> _Tasks to perform_:
(A) Answer these questions from the RRNS decoding text, one line each:
(i) What are the two phases of decoding an RRNS codeword?
(ii) What scheme resolves the ambiguity when more than one recovered value falls within the legitimate range?
(iii) Why is MRC used in this work?
(B) Rewrite the passage of the RRNS decoding text from "Two algorithms can" to "the following equation.", switching "simulation work" to "simulation effort".
(C) Decide whether each statement agrees with the RRNS decoding text, and answer yes or no with the deciding words quoted:
(i) A codeword whose decoded value is within the legitimate range needs error correction.
(ii) In each iteration of the correction phase, t residues are discarded.
(iii) This work uses the Chinese Remainder Theorem for decoding.

Decoding of RRNS codeword has two phases: (i) detection and (ii) correction of errors. Detection of errors must be applied to any read codeword from the memory. A codeword is valid if its decoded value is within the legitimate range, thus no error correction is needed. In opposition, invalid data is determined when the value of a decoded codeword is larger than legitimate range, hence error correction is needed.

During correction phase a systematic calculation is conducted exhaustively to search for values that are within the legitimate range. This exhaustive search will be performed until the valid data is recovered; it requires  $C_t^n$  iterations. In each iteration, t number of residues are discarded, and the calculation is executed based on the remaining (n-t) residues. Ideally, from all recovered integer values, there will be at least one unique value fall within the legitimate range, which is the correct data. In some cases, however, more than one recovered values are within the legitimate range. This ambiguity can be solved using *maximum likelihood decoding* scheme [16], which will determine the actual correct data between the recovered values. The idea behind the scheme is the closest Hamming distance between among the values fallen within the legitimate range and the read codeword.

Two algorithms can be used in the decoding process: (i) *Chinese Remainder Theorem (CRT)* and (ii) *Mixed-Radix Conversion* [12]. In this work, MRC is used because it deals with smaller integers; this facilitates the simulation work. MRC is based on the following equation.

$$X_r = \sum_{s=1}^n v_s w_s \tag{2}$$

where  $v_s$  is calculated as

$$v_1 = |X|_{m_1} = x_1 \tag{3}$$

$$v_s = \left| \left( \left( (x_s - v_1) \times m_{1s} \right) \dots - v_{(s-1)} \right) \times m_{(s-1)s} \right|_{m_s}$$
(4)

> _Raw records_:
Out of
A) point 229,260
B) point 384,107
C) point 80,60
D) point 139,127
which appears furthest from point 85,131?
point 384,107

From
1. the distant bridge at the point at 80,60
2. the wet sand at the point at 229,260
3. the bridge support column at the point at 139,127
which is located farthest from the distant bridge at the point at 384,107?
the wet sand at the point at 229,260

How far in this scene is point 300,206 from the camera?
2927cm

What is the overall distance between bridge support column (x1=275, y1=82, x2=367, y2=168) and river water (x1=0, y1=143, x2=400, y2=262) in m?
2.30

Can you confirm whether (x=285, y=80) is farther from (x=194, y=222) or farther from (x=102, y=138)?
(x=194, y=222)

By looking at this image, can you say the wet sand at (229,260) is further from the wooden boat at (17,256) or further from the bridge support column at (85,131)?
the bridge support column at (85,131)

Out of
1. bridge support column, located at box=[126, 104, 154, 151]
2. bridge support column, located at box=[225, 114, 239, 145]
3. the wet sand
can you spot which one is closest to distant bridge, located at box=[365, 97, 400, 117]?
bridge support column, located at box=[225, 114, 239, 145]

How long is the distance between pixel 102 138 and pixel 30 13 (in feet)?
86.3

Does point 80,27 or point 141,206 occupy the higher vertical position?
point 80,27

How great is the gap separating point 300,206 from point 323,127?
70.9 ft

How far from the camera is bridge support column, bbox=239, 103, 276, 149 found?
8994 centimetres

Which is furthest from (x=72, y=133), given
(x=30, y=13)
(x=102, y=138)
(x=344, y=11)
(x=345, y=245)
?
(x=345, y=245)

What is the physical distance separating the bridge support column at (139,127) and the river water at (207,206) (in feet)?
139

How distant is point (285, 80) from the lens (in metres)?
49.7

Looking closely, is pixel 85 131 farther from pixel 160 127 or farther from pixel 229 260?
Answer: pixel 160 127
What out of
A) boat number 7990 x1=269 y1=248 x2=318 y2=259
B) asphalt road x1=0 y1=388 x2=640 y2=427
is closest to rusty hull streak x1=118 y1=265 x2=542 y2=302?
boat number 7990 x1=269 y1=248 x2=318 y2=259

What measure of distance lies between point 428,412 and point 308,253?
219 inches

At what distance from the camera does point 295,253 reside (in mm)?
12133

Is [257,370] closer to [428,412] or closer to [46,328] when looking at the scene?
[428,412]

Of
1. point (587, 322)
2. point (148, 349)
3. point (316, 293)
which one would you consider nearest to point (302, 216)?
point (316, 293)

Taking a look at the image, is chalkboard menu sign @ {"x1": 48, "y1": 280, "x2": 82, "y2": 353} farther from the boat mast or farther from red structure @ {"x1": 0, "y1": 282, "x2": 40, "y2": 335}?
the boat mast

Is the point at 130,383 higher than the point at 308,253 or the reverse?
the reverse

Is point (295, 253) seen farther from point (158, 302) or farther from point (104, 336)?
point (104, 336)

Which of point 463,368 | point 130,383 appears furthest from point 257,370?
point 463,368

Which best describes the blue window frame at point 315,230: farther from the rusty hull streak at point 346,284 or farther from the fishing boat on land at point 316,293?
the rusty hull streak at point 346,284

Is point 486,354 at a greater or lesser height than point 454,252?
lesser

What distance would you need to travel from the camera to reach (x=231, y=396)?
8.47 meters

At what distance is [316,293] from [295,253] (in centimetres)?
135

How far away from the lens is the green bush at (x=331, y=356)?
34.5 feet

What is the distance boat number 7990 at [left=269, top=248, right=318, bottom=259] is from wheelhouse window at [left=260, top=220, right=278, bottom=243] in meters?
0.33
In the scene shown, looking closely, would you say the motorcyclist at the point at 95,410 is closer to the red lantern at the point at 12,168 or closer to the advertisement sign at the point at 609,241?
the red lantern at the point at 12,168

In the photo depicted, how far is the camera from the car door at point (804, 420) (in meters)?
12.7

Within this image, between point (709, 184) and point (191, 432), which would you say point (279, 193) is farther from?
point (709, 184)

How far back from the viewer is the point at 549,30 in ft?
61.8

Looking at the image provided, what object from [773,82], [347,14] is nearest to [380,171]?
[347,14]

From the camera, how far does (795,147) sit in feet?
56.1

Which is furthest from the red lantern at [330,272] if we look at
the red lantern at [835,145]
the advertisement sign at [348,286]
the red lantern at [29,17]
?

> _The replies_:
(A)
(i) Detection and correction of errors.
(ii) Maximum likelihood decoding.
(iii) Because it deals with smaller integers, which facilitates the simulation work.

(B)
Two algorithms can be used in the decoding process: (i) *Chinese Remainder Theorem (CRT)* and (ii) *Mixed-Radix Conversion* [12]. In this work, MRC is used because it deals with smaller integers; this facilitates the simulation effort. MRC is based on the following equation.

(C)
(i) No: "A codeword is valid if its decoded value is within the legitimate range, thus no error correction is needed."
(ii) Yes: "In each iteration, t number of residues are discarded"
(iii) No: "In this work, MRC is used because it deals with smaller integers"